A major need in the P&C industry is technology staff, and that holds true in the personal lines, even though they’re ahead of the commercial lines and life insurance industries in digital advancement, says Dave Seeley, a consultant in the insurance practice of Russell Reynolds Associates. That’s because personal lines insurers are closer to the customer’s personal insurance experience than are other lines.
Seeley notes that he recently placed a CEO and a CFO for a mid-sized insurer in the past two or three months. The company has been placing digital officers in personal lines companies over the past two to three years and is leading a search now for a chief digital officer, a position two levels below a CFO, for a commercial lines company.
InsurTechs are looking for two type of leaders, Russell Reynolds’ Seeley says. The first is the highly technical leader who knows about actuarial and pricing elements and has a game plan to formulate product and pricing strategy. The second type is more “external facing,” someone who has deep relationships and knows the market, opening doors at the top of the house within the industry, Seeley says.
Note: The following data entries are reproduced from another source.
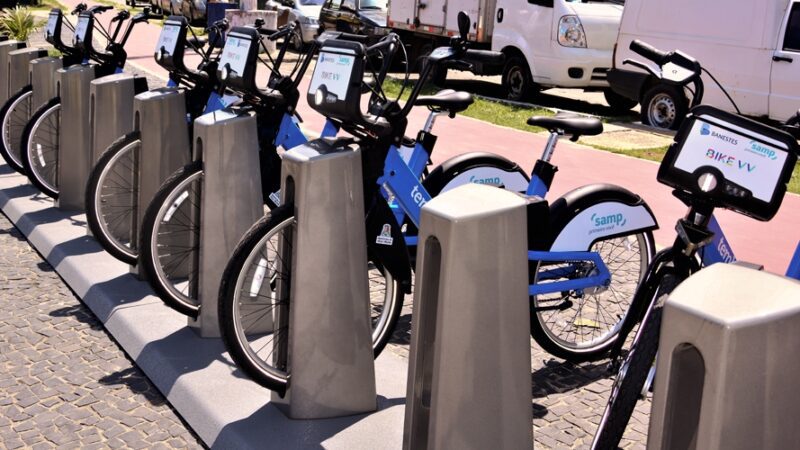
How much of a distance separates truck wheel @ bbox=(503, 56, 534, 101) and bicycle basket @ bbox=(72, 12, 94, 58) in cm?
846

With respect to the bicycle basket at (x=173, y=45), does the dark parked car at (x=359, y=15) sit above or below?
below

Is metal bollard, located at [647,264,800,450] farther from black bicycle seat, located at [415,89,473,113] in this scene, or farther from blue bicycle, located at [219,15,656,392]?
black bicycle seat, located at [415,89,473,113]

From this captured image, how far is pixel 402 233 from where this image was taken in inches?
183

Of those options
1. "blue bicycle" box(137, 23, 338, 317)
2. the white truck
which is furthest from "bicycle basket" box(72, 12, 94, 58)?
the white truck

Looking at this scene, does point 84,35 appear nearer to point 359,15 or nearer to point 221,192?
point 221,192

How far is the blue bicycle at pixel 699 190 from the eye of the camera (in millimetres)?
3180

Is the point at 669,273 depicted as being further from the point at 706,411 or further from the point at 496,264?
the point at 706,411

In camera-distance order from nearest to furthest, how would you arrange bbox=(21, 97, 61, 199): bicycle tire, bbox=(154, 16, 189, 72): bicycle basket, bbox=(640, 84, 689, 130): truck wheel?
bbox=(154, 16, 189, 72): bicycle basket
bbox=(21, 97, 61, 199): bicycle tire
bbox=(640, 84, 689, 130): truck wheel

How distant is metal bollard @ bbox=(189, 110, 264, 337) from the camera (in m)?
4.76

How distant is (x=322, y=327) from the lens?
12.8 ft

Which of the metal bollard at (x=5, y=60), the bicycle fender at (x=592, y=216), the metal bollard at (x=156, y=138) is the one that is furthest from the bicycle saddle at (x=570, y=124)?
the metal bollard at (x=5, y=60)

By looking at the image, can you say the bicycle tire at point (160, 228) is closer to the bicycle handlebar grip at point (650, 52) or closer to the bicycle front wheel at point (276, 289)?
the bicycle front wheel at point (276, 289)

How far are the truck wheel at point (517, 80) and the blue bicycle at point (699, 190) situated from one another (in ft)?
38.3

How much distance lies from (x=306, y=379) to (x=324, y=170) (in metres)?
0.77
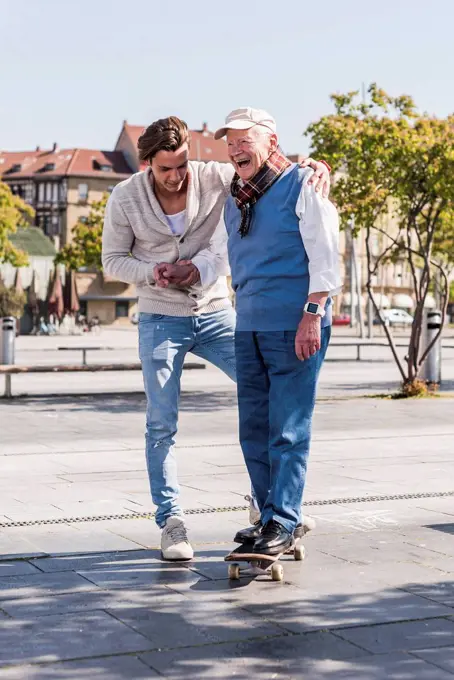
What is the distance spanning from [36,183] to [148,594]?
111 m

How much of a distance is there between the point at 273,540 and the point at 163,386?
908 millimetres

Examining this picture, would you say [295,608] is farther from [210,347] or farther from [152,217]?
[152,217]

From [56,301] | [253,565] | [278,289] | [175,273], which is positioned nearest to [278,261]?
[278,289]

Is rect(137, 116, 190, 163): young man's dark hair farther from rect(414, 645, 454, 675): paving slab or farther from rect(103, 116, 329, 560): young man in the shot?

There are two worlds combining, as conservative, risk-averse insurers are seeking to embrace more innovative and entrepreneurial ways of conducting business, Seeley says.
A high-tech executive might view an insurance company as an attractive employer because he or she can come in and drive change, set direction and strategy, and be at the forefront of what is being shaped, rather than just being one of many in Silicon Valley, according to Seeley.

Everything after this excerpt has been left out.